Setelah pertempuran tiga minggu tersebut, tercatat NATO hanya kehilangan 1 pesawat tempur Mirage 2000K Perancis sebagai biaya atas kehancuran besar bagi militer Serbia. Sekian banyak persenjataan berat Serbia hancur, demikian pula dengan depot amunisi, command-and-control bunkers, serta target lain seperti jalur komunikasi dan jembatan. Oleh karena kehancuran besar tersebut Serbia kemudian bersedia untuk duduk di meja perundingan, Dayton Agreement.

Dari catatan sejarah tentang ODF kita dapat membaca bahwa kekuatan militer atau kemenangan tempur adalah sangat signifikan bagi kemenangan atas peperangan. Tetapi, kemenangan di medan peperangan tidak akan dapat dicapai hanya dengan keunggulan tempur karena kekuatan kebersamaan antar bangsa sebenarnya lebih vital. Disebut lebih vital karena kebersamaan adalah pondasi kerjasama dan tanpa kebersamaan tidak akan ada kerjasama, termasuk kerjasama militer. Dalam hal ini, NATO dan PBB terbukti dapat membuat Serbia menyadari bahwa mereka berhadapan dengan sekian banyak bangsa yang berani melindungi perdamaian.

Dalam laporan NATO tentang ODF dapat kita lihat bahwa Turki menyumbangkan setidaknya 18 pesawat tempurnya. Itali, sebagai negara dengan kekuatan geografis terbaik untuk melakukan serangan, meminjamkan beberapa pangkalan udara militernya, mempersilahkan kekuatan militer negara lain mondar-mandir di angkasa negerinya. Masyarakat Itali di sekitar Pangkalan Udara Militer Istrana, Cervia, Ghedi, Pisa, Aviano tentu sulit melupakan peristiwa ini. Jerman menyumbangkan setidaknya 14 pesawat tempurnya. USA sebagai negara dengan kekuatan militer tercanggih selain menyumbangkan sekian banyak pesawat tempur juga menyumbangkan kapal induk USS Theodore Roosevelt.

Turki yang mayoritas penduduknya beragama Islam bekerjasama dengan Itali yang mayoritas penduduknya beragama Kristen Katolik. Perancis dan Inggris yang beberapa abad lalu bermusuhan, dalam ODF dua negara ini bersatu. Demikian pula Amerika dan Jerman yang masing-masing masih memiliki saksi hidup atas Perang Dunia II, dapat bekerjasama seolah tidak pernah terjadi permusuhan antar mereka.

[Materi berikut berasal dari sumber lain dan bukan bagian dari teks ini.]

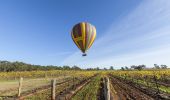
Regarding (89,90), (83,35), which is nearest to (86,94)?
(89,90)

Di samping itu, kerjasama ketika pertempuran sedang berlangsung jelas tidak dapat tercipta tanpa kekompakan di luar arena perang, di barak para personel misalnya. Saling menghargai tradisi kebudayaan, saling menghargai ritual keagamaan serta saling menghargai keterbatasan, kelebihan dan keunikan tiap bangsa merupakan hal yang mutlak harus ada dalam budaya kerja sehari-hari 5000 orang tersebut. Perbedaan warna kulit tetap ada, perbedaan bahasa tetap ada, perbedaan agama tetap ada, perbedaan ideologi tetap ada dan luka masa lalu pun juga tetap tertulis dalam lembar sejarah masing-masing bangsa, tetapi itu semua tidak menjadi hambatan dalam mencapai tujuan bersama, yaitu menegakkan perdamaian dunia, memuaskan kerinduan pada perdamaian.